Plot-wise, there is initially a lot to like in this script. Batgirl has had many personas over the years, and she's struggled to claim and fully own her identity. So a story based around someone not only appropriating her identity, but exploiting her personal tragedies for his career, provides a moving, motivating conflict.
However, Dagger Type's unveiling is...uncomfortable. Not only does Barbara precede it with some very out-of-character transmisogynist disgust, but when the crowd laughs, it's unclear why the reader is supposed to think they're doing so. It seems like Fletcher and Stewart were aiming for a critique of over-the-top auteurs, but it doesn't read that way.

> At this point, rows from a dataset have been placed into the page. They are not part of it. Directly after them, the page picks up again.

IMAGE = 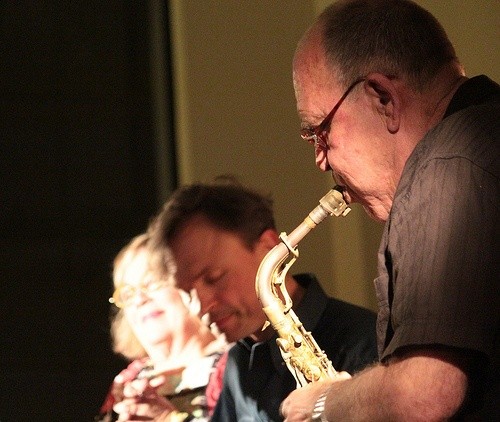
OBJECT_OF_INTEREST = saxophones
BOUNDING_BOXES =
[253,184,354,390]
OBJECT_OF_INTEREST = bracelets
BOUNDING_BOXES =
[311,391,328,422]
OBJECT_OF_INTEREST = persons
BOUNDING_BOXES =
[99,176,378,422]
[280,0,500,422]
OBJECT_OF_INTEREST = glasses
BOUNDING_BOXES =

Dagger Type is all glitter and running mascara, hysterical and extravagantly coiffed, and it's set up like that's the punchline -- look at how silly he is for dressing this way! He dressed as a woman! That's not something that should be a punchline, and it's all just very poorly executed. If the dialogue had hit a little harder on the performance art, rather than the performance of gender, it might have read.
[EDITOR'S NOTE: Fletcher, Stewart and Tarr have since apologized for their handling of the storyline.]
"Batgirl" #37 is a misstep, but the team's commitment to their viewpoint still leaves me optimistic about this direction for the series. They'll just need to keep the modern politics to go with the modern aesthetic, and "Batgirl" can continue to delight.